◆ **What the task requires**:
Continue the biography of gospel singer Moses Bliss, picking up after its last sentence.

◆ **Document passage**:

Nigerian gospel singer (born 1995)

Moses Uyoh Enang (born 20 February 1995), popularly known as Moses Bliss, is a Nigerian gospel singer, worship leader and songwriter. He is the founder of Spotlite Nation, a Nigerian record label. Bliss released his first single in January 2017 titled "E No Dey Fall My Hand" and rose to prominence with the 2019 song "Too Faithful". In 2020, he won the Loveworld International Music and Arts Award (LIMA 2020) by Chris Oyakhilome for his song "You I Live for".

== Career ==
=== Music ===
Moses Bliss started to show interest in music from a very young age. By the age of 5, he was already learning and playing musical instruments. Later on, he joined the choir at Believers' Loveworld church.

Moses Bliss officially started his music career in 2017 with the debut single "E No Dey Fall My Hand". In 2019, he released the song ‘Too Faithful’ and followed it up in 2020 with the single ‘Bigger Everyday’. His first album "Too Faithful" was released in May 2021 and comprised 13 tracks including "Taking Care", "Perfection" and "E No Dey Fall My Hand". In February 2023, he released his sophomore album titled "More Than Music (Transcendent Worship", also comprising 13 tracks.

In October 2021, he was signed by "Symphonic Distribution", a music distribution company in Florida, United States. In February 2023, he unveiled his record label Spotlite Nation and signed four artists: Chizie, Festizie, Doris Joseph, and Grace Lokwa.

[Stored items]
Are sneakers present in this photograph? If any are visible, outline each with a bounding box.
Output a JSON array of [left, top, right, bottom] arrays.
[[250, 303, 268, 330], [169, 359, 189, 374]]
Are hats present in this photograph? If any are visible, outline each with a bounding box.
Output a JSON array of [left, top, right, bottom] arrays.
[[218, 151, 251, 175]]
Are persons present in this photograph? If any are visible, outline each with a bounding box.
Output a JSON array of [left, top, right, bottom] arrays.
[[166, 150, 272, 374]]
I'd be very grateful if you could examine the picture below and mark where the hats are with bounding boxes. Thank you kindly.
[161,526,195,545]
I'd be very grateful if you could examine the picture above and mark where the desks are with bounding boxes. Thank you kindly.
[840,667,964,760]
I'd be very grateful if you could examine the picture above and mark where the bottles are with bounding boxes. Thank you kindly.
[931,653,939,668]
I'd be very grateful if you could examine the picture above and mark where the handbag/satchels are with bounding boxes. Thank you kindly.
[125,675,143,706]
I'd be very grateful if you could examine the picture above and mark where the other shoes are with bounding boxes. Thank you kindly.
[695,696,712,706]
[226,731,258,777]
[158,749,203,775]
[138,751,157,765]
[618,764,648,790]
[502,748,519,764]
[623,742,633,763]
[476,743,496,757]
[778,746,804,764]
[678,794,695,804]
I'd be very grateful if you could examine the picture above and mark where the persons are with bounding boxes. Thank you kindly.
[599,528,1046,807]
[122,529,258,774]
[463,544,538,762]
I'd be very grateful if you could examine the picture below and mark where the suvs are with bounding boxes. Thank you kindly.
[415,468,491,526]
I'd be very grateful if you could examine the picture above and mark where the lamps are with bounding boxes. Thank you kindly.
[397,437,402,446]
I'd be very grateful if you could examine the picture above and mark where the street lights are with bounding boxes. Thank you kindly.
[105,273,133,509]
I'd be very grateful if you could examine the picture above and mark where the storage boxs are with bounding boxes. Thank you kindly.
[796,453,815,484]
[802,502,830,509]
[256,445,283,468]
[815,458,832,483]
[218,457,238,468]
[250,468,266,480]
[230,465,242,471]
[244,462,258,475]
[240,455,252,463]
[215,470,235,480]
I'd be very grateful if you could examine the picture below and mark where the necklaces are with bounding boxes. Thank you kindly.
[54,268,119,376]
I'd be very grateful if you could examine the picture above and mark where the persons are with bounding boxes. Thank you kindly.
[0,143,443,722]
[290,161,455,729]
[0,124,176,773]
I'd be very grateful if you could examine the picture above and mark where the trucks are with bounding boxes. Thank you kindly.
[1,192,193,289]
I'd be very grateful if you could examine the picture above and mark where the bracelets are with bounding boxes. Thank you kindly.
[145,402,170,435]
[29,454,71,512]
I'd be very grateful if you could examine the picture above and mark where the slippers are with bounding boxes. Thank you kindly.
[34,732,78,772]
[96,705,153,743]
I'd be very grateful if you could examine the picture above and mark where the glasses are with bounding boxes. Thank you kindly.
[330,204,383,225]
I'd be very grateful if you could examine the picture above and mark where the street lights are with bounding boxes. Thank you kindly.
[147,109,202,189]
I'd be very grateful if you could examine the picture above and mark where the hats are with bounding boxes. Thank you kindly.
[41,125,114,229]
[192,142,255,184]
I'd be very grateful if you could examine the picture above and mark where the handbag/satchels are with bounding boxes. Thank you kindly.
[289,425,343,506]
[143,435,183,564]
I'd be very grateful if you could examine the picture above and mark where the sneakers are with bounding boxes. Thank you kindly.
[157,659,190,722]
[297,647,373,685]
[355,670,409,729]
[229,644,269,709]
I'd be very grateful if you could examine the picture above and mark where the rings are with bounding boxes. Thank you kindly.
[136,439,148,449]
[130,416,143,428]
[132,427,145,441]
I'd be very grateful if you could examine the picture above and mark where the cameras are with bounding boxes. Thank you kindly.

◆ **Result for this task**:
Every year Bliss holds a musical concert. This concert is known as Bliss Experience.

=== Business ===
Moses Bliss has a clothing brand in Abuja Nigeria known as Shades of Bliss. This brand produces classical wears for males.

== Personal life ==
In January 2024, Moses Bliss announced his engagement to Ghanaian London-based lawyer, Marie Wiseborn. Moses Bliss married Marie Wiseborn on 3 March 2024.

Moses Bliss and Marie Wiseborn welcomed their first child, a boy in January, 2025, two months before their first wedding anniversary.

== Discography ==

=== Albums ===

| Year released | Title | Details | Ref |
|---|---|---|---|
| May 2021 | Too Faithful | Number of Tracks: 13; Formats: Streaming, digital download; |  |
| January 2023 | More Than Music (Transcendent Worship) | Number of Tracks: 13; Formats: Streaming, digital download; |  |
| March 2025 | The Expression | Number of Tracks: 16; Formats: Streaming, digital download; |  |

=== Singles ===

| Year | Title | Album | Ref |
| 2017 | E No Dey Fall My Hand | Too faithful |  |
| 2019 | Too Faithful |  |
| 2020 | You I Live For |  |
| 2020 | Bigger Everyday | Non-album single |  |
| 2021 | Miracle |  |
| 2021 | Grateful |  |
| 2022 | Royalty |  |
| 2023 | Mercy featuring Sunmisola Agbebi & Pastor Jerry Eze |  |  |
| Jesus Oh featuring Ebuka Songs |  |  |
| 2026 | Worship My King ft Grace Lubega |  |  |
| 2026 | Your Love ll ft Soweto Gospel Choir |  |  |

== Videography ==
- Daddy Wey Dey Pamper (2023)
- Miracle No Dey Tire Jesus (2023)
- Marvelous God (2023)
- Taking Care (remix featuring Mercy Chinwo) (2022)
- Count On Me (2022)
- Never Seen (2022)
- I Prepare (2022)
- Ima Mfo (2022)
- Taking Care (2021)
- Jesus is Here (2021)
- In Your Hands (2021)
- Too Faithful (2020)
- E No Dey Fall My Hand (2019)
- Carry Am Go (2024)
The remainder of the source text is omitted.